■ What is required ■
Tally every line of the material that includes "count", then give the tally and nothing else.

****************************************

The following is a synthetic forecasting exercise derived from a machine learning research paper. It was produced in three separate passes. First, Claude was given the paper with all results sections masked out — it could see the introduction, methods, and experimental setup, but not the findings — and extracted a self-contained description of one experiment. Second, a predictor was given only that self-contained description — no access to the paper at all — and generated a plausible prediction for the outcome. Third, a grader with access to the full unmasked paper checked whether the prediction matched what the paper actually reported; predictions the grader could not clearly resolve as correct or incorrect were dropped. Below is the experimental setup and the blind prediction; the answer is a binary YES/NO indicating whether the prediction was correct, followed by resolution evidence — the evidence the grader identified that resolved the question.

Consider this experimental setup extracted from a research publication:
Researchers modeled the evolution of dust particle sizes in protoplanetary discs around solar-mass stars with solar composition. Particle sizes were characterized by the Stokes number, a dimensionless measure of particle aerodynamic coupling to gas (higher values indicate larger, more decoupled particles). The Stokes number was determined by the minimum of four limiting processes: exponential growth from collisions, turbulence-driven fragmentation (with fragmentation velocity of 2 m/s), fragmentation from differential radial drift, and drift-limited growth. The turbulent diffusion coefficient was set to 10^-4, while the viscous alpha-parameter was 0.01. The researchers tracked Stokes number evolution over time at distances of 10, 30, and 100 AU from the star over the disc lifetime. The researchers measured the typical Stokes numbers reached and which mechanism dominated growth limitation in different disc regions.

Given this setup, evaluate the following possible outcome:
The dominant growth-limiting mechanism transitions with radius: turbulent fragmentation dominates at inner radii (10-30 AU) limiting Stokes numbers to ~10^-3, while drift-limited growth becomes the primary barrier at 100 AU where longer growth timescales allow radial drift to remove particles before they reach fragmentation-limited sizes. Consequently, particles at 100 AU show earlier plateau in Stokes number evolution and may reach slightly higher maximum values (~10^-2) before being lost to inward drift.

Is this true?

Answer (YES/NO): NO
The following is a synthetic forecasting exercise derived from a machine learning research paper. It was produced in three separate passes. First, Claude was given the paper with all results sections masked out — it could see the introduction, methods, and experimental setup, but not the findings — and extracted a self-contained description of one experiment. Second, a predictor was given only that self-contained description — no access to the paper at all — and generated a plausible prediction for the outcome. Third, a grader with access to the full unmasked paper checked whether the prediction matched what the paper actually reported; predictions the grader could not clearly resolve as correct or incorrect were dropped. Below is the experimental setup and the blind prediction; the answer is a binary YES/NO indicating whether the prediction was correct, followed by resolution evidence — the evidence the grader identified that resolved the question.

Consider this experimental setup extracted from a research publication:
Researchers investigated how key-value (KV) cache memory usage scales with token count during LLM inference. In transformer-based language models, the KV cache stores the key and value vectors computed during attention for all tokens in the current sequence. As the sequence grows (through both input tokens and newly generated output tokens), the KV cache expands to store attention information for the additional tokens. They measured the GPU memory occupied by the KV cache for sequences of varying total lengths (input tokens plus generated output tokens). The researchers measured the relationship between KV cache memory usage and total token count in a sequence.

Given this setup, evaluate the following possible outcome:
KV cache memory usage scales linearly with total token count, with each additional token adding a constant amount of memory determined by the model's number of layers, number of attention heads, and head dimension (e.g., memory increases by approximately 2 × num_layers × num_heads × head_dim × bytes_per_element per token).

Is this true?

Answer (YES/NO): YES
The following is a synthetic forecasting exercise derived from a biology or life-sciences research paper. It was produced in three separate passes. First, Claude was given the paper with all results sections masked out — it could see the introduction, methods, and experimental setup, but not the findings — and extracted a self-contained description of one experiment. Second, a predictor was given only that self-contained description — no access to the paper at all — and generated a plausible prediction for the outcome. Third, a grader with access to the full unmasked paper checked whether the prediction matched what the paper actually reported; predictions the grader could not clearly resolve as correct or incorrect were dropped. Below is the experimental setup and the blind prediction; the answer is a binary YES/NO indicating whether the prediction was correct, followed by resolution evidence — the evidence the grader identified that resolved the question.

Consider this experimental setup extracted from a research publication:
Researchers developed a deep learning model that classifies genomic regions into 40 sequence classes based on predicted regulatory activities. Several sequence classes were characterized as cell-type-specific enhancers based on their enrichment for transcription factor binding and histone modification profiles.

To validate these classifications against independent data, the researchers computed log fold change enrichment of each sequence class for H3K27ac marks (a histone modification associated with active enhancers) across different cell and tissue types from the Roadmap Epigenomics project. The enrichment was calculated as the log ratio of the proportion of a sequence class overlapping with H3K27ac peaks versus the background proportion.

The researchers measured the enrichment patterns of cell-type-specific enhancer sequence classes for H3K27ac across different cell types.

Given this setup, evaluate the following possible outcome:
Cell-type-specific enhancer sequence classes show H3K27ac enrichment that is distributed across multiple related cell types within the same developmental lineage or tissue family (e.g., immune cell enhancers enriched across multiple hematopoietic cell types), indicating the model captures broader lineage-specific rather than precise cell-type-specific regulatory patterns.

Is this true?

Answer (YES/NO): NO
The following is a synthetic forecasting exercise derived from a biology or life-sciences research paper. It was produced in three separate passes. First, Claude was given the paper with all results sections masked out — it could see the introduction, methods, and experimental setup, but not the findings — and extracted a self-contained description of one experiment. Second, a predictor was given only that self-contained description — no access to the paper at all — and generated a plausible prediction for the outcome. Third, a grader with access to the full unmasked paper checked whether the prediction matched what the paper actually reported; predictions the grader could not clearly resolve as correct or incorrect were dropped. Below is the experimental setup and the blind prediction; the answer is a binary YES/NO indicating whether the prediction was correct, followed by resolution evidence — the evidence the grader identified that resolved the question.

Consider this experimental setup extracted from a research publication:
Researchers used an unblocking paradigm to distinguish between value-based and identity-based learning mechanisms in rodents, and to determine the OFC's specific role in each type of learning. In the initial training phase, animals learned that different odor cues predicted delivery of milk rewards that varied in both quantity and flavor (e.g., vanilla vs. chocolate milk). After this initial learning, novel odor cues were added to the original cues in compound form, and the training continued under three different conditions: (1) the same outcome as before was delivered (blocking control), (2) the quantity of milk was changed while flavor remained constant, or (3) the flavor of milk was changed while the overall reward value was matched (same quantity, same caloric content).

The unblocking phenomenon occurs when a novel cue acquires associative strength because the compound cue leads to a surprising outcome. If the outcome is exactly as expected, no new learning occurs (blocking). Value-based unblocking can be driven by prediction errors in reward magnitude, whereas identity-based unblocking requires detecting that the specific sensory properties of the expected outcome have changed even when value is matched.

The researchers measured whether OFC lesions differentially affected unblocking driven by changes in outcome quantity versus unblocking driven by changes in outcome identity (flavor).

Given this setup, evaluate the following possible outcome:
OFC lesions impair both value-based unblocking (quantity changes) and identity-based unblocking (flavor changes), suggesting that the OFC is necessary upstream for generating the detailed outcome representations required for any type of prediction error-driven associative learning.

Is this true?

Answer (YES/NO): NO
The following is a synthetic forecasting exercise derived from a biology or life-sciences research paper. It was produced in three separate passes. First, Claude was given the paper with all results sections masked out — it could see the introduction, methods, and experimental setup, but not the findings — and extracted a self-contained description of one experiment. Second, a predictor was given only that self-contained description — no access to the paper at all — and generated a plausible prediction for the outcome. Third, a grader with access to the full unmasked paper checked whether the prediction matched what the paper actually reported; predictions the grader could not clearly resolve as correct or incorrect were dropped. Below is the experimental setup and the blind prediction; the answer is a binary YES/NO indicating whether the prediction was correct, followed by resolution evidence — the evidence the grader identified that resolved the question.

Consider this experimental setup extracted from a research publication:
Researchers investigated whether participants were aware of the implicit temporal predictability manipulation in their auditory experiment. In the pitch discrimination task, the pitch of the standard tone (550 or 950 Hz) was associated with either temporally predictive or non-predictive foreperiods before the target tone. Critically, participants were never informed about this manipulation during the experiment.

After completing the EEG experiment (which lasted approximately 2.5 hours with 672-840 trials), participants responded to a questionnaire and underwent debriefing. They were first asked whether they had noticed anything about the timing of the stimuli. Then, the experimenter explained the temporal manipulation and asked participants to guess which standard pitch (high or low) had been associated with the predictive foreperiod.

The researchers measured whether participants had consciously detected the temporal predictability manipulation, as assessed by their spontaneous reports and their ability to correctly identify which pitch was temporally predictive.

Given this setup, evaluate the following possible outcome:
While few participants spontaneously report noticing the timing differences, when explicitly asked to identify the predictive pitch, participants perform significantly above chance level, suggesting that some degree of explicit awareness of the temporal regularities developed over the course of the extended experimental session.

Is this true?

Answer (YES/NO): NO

****************************************

■ Output of the task ■
2